On-line version ISSN 2078-5135
Print version ISSN 0256-9574

SAMJ, S. Afr. med. j. vol.99 n.6 Pretoria Jun. 2009


Multiparametric magnetic resonance imaging (mpMRI) of the prostate has an important role in the diagnostic work-up and staging of patients with suspected prostate cancer.1 Prostate imaging and interpretation up until 2019 was based on Prostate Imaging-Reporting and Data System version 2 (PI-RADS v2) which provided clinical guidelines for mpMRI of the prostate. The aim of PI-RADS v2 was to create a global standard in the acquisition, interpretation, and reporting of prostate mpMRI examinations, as well as to enhance the detection, localisation and risk stratification in patients with treatment-naïve prostate glands.2 Numerous studies have ratified the value of PI-RADS v2 but have also shown inconsistencies and limitations especially relating to inter-observer variability for evaluation of the Transition Zone (TZ).3 In an attempt to reduce inter-observer subjectivity, the PI-RADS steering committee, recommended multiple modifications to PI-RADS v2 by employing a consensus based system. The system maintains the same framework of assigning scores to individual sequences, and using these scores, to calculate an overall assessment category for each patient. The updated version is termed PI-RADS v2.1 and provides an approach to interpretation and reporting.



Prostate cancer (PCa) is the second most common cancer in men worldwide.
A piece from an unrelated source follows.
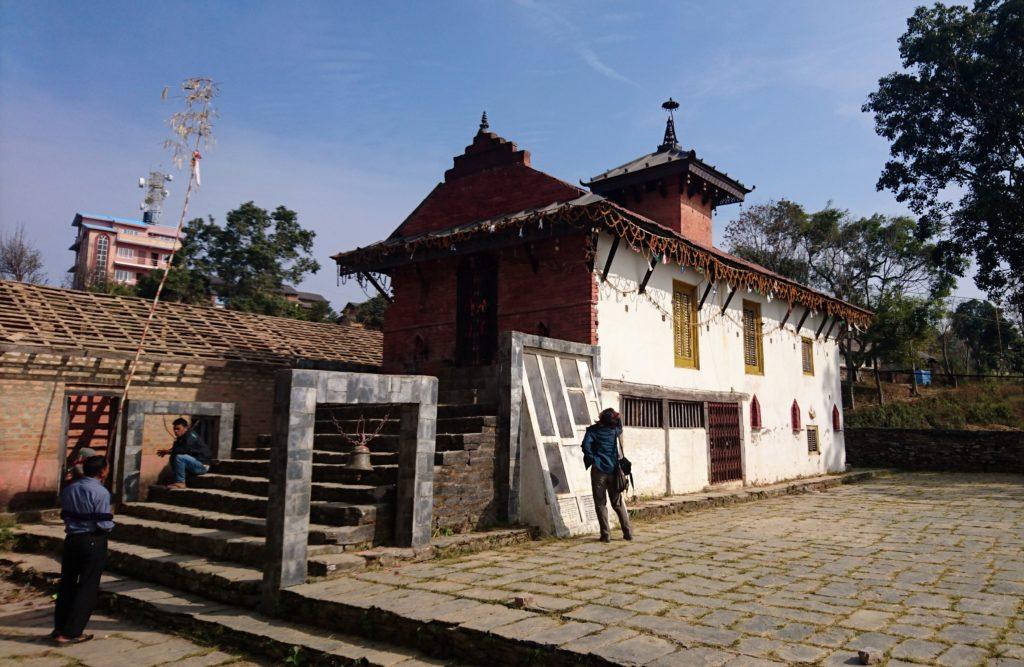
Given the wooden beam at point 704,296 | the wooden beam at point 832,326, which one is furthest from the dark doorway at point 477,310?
the wooden beam at point 832,326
Two thirds of PCa cases are diagnosed in the more developed regions in the world.2,4 In South Africa the age-adjusted risk of being diagnosed with PCa is 30.96/100 000 and the lifetime risk in men is 1:2.5 Traditional diagnostic tests for detecting PCa, namely prostate-specific antigen (PSA) and transrectal ultrasound-guided (TRUS) biopsy, lack both sensitivity and specificity. Prostate-specific antigen is specific to the prostate gland but not to PCa. Transrectal ultrasound-guided biopsy can miss up to 30% of tumours and in approximately 30% of cases underestimates tumour aggressiveness.2,6,7

Imaging with MRI was initially used for loco-regional staging and computed tomography (CT) or bone scintigraphy for distant staging in patients with biopsy-proven cancer. Recent advantages in MR technology that allows both anatomical and functional imaging to be performed simultaneously, mpMRI, has improved our ability to both detect and characterise prostate tumours.1

In 2012 the European Society of Urogenital Radiology (ESUR) released a standardised prostate MRI assessment called PI-RADS. This was PI-RADS version 1 (v1). This established clinical guidelines for the acquisition, interpretation and reporting of mpMRI of the prostate in order to facilitate a greater level of standardisation and consistency.1 These guidelines were based on the calculation of points for the evaluation of each focal lesion with different sequences, namely T2-weighted imaging (T2WI), diffusion-weighted imaging (DWI), dynamic contrast enhanced (DCE) and selective spectroscopy.1

In 2015 these guidelines were updated (PI-RADS v2) by the American College of Radiology (ACR) and EAU Section of Urological Research (ESUR). In the updated version, spectroscopy assessment was not included and DCE imaging was rated less significant. Prostate Imaging-Reporting and Data System v2 introduced two important changes to PI-RADS v1: the concept of a dominant sequence for each prostate zone (DWI for the periphery and T2W imaging for the transitional gland) and the relegation of DCE to a tie-breaker role when a lesion remains indeterminate.8 It is important to note that PI-RADS only indicates the 'probability' of a clinically significant cancer with a 5-point evaluation for a focal lesion. Prostate Imaging-Reporting and Data System v2 led to a more cogent scoring system for assigning an overall score (1-5) for a lesion - with a score of 1 indicating a low chance of significant disease, and a score of 5 indicating a high likelihood of significant disease.

Although PI-RADS v2 has been taken up and used broadly worldwide, experience has highlighted ambiguities in the scoring and limitations in relation to inter-reader reproducibility. Prostate Imaging-Reporting and Data System v2.1 recommends several minor adjustments to try and simplify assessment and reduce inter-reader variability without changing the overall scope and principle of v2.1


What PI-RADS v2.1 aims to do3

In patients with suspected PCa, PI-RADS v2.1 is configured to improve detection, accurately localise, characterise and risk stratify lesions in treatment-naïve prostate glands.

There are a number of aims of the PI-RADS v2.1 update. The basic acceptable technical parameters to perform prostate mpMRI have been defined. Simple and standardised terminology for concise reporting have been devised. This will assist radiologists in prostate MRI reporting and help reduce inter-observer interpretative variability. Assessment categories, summarising the level or suspicion of risk of a lesion have been calculated. The guidelines will stratify patients who would benefit from biopsy and management intervention versus an observation strategy of management. The use of data obtained from mpMRI can be used to guide and perform MRI biopsy of suspicious lesions. The streamlined and updated v2.1 will facilitate multi-disciplinary meetings and afford more effective communication between clinicians and radiologists.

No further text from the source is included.